Both of us could smell the fresh air from outside as soon as we reached the tunnel at the top.

This one was not nearly as big as the one we’d used to enter this place, but it still looked like a highway that could accommodate a double stream of vehicles, one heading each way.

If my hunch about these paths was correct, then the empty stone city we were leaving behind must have once been awash with flying vehicles skimming above it, beneath the giant stone dome.

It must have been one hell of a sight and I hoped we could go back to see if there was a hologram of that too.

“Almost there, I don’t think this tunnel is quite as long,” Zathar said.

His pace picked up once we were just following a gently curving path.

I cradled the lantern in my arms, watching the walls and ceiling as we flashed by at a rapid speed, his tail moving soundlessly as he slithered over the smooth stone floor.

When the tunnel exit came into view he slowed and we could tell it was similar to that huge gate we’d used to enter this place.
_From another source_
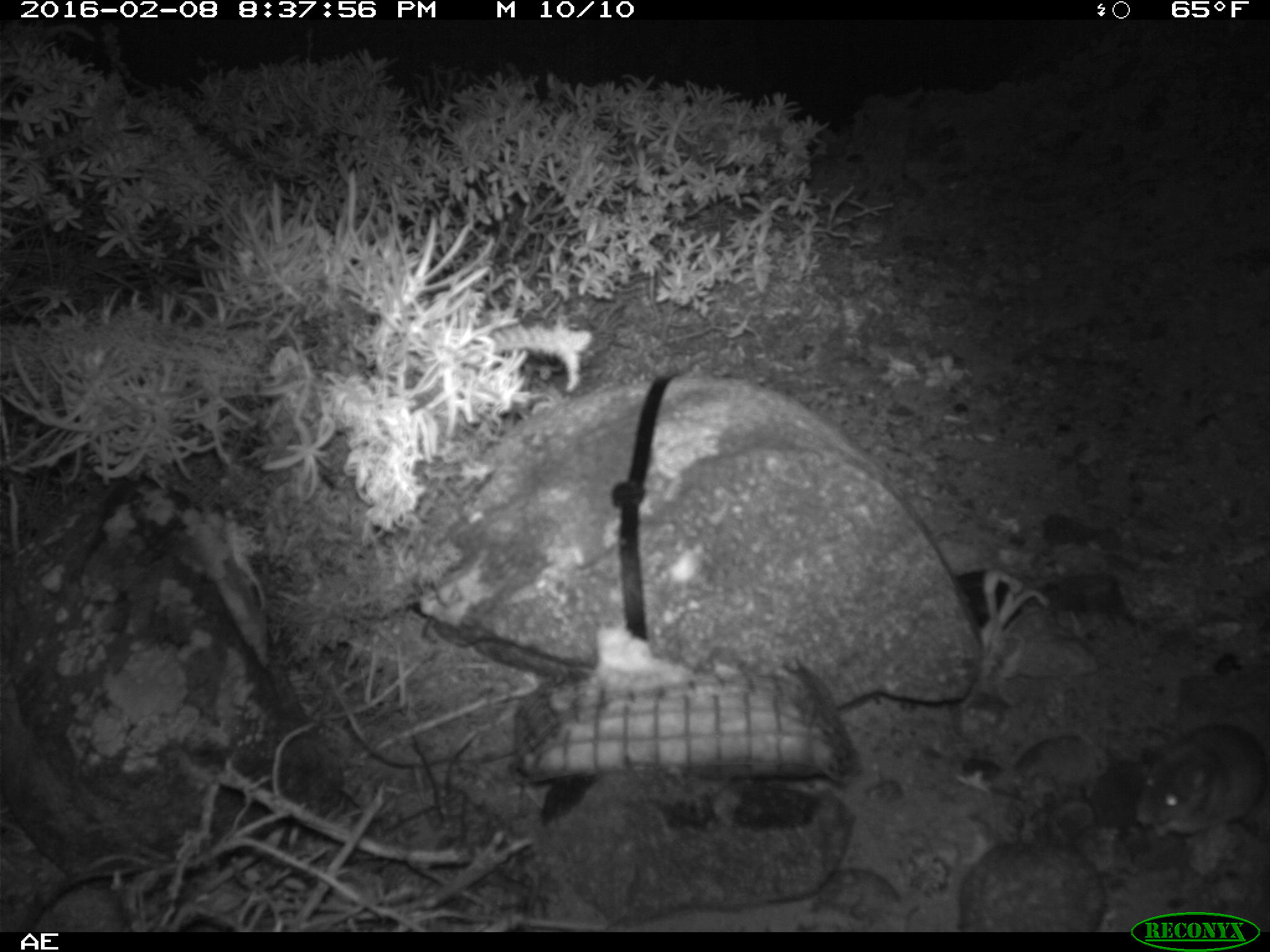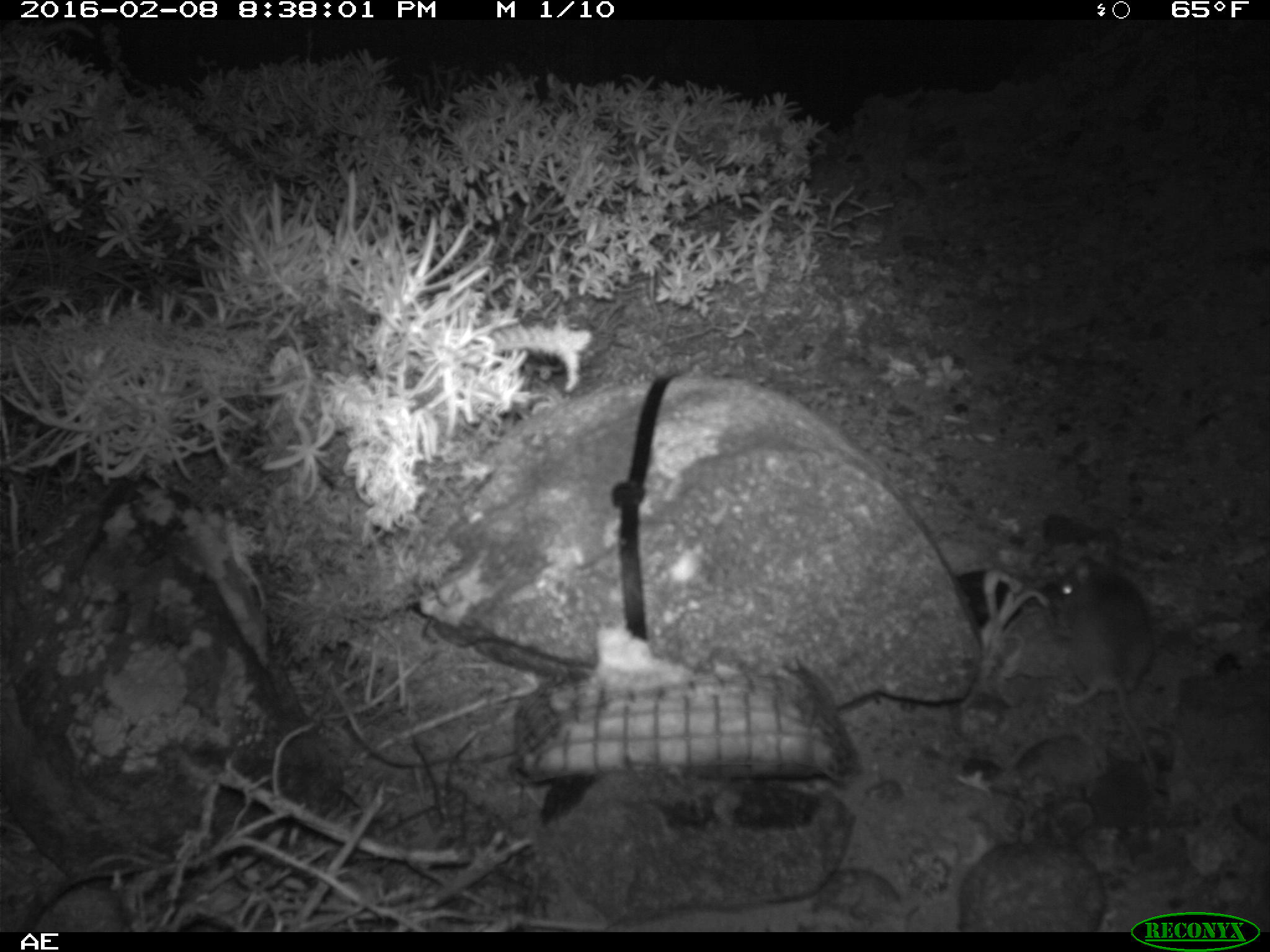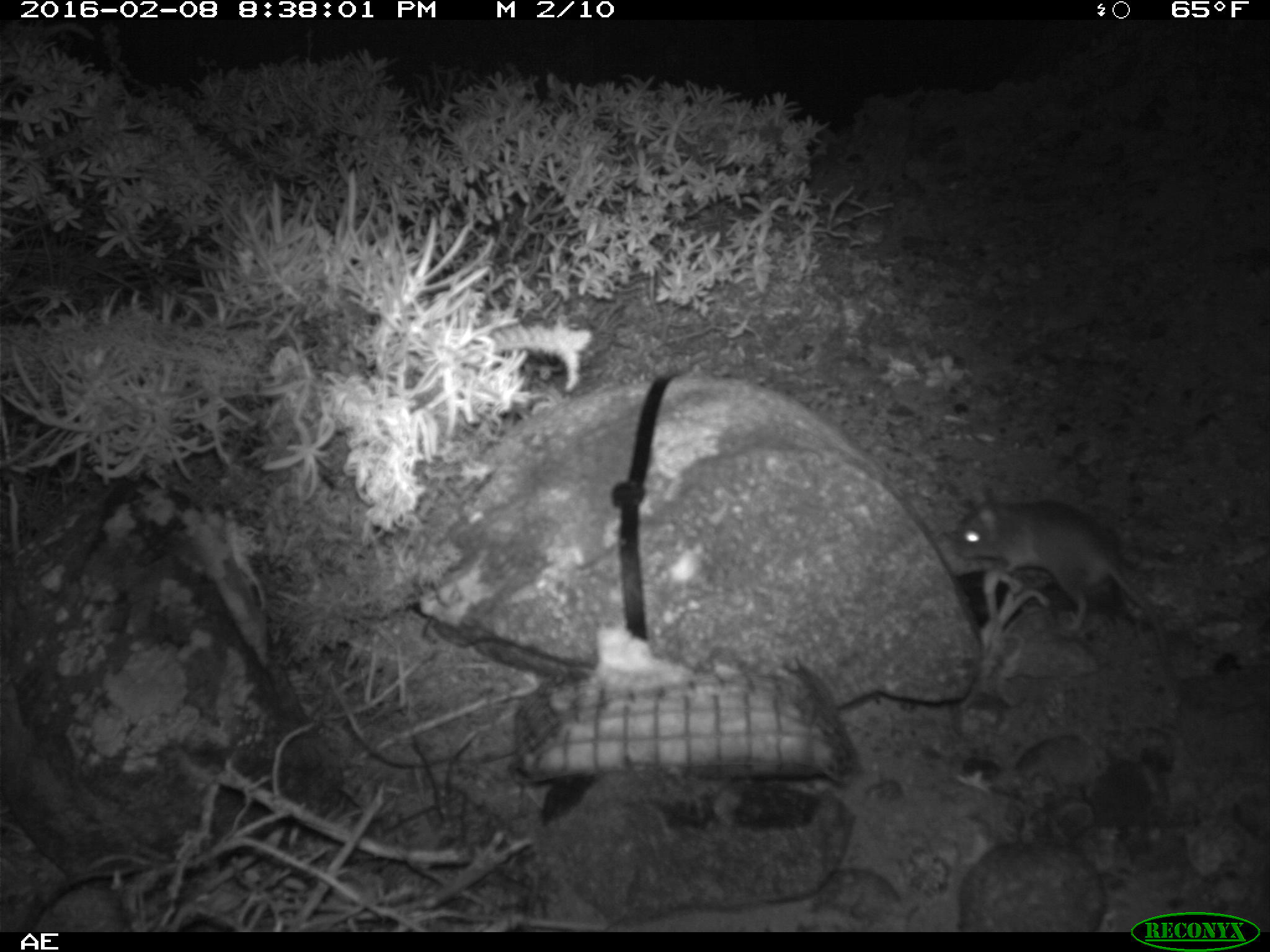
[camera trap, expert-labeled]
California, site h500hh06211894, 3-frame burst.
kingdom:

Only this was a much smaller version, with a chamber branching off on either side and carved pillars that wound like snakes around the opening.
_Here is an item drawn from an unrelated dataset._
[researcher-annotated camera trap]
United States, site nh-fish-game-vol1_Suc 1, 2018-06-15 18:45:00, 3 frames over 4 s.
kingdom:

There was a clearing beyond it, the skies pink and silvery, with dark purple trees sticking up like jagged teeth in the distance. I didn’t think this entrance had statues like the other one, but when we exited the gate, my breath faltered at the sight of the carvings.

These had been better preserved, or maybe they were just newer, but it allowed me to see far more of the exquisite details that made up the segmented snake tails wrapped around each pillar that framed the entrance.

They were actual snakes, with giant heads and long fangs; not Naga, and they looked both beautiful and menacing.

“They are Rakworms,” Zathar explained, “And that is their actual size, if you ever see one, run to dry land as fast as you can.” That was an ominous warning if there ever was one and I eyed the beautiful carvings in a new light.

After knowing Zathar, it wasn’t nearly as difficult to imagine a fifty feet long snake but it was still terrifying.

“Okay, Rakworms are like Anaconda, they like the water?” I asked, smiling when Zathar slid me down his body to set my feet on the ground just outside of the tunnel.

I was still looking at the carvings, impressed with the detail to each scale carved in the black stone, down to the vicious look in their eyes.

Zathar was moving around me, but a part of his tail was already curling around my legs, keeping contact, almost forcing me to stay in place with the way he now gripped me. “Mmm, yeah, that’s it, they prefer water. Marshes, rivers, ponds, that sort of thing, but they’ll migrate to follow prey.”

He sounded lost in thought, his vivid blue eyes scanning the ground around the mouth of the cave.

When his hand moved up to hover near the handle of one of his swords alarm bells went off in my own head.

He had noticed something, seen something, and it had put him on edge.

I wasn’t sure if he was aware of that hand near his weapon but now that I’d seen it, I was extremely aware of how unarmed I was.

Come to think of it, wasn’t this the place where Corin, Reid, and Cosima were supposed to meet us?

Scanning the small clearing I saw no sign of them, no campfire remains, no footsteps.

But maybe they would have camped in one of the chambers just inside the tunnel, not that I was brave enough to go in there on my own.

“There was a struggle,” Zathar murmured, “But they are gone now.” His arm lifted to point at a tree on the edge of the forest. Deep purple like the rest of them, the trunk was a dark gray, and its shape was reminiscent of a giant conifer.

To me, it looked no different than any of the others but when I stepped over Zathar’s long tail to get a closer look I noticed what he had.

Scratches in the bark, too uniform to be anything but intentional.

“Corin left us a sign to follow, this way,” he added and he shouldered his backpack and turned in the direction of a tall mountain peak in the distance.

Not tall enough to be capped with snow but sharp and jagged, like spikes or fangs.

It looked frightening and far away, were we going all the way to that mountain? That would take days…

It was also the complete opposite direction from the scratches, or what could be construed as an arrow-like shape left carved as the upper left symbol. Zathar had told me about the coded message he’d left for Iave, was that what Corin had done for us?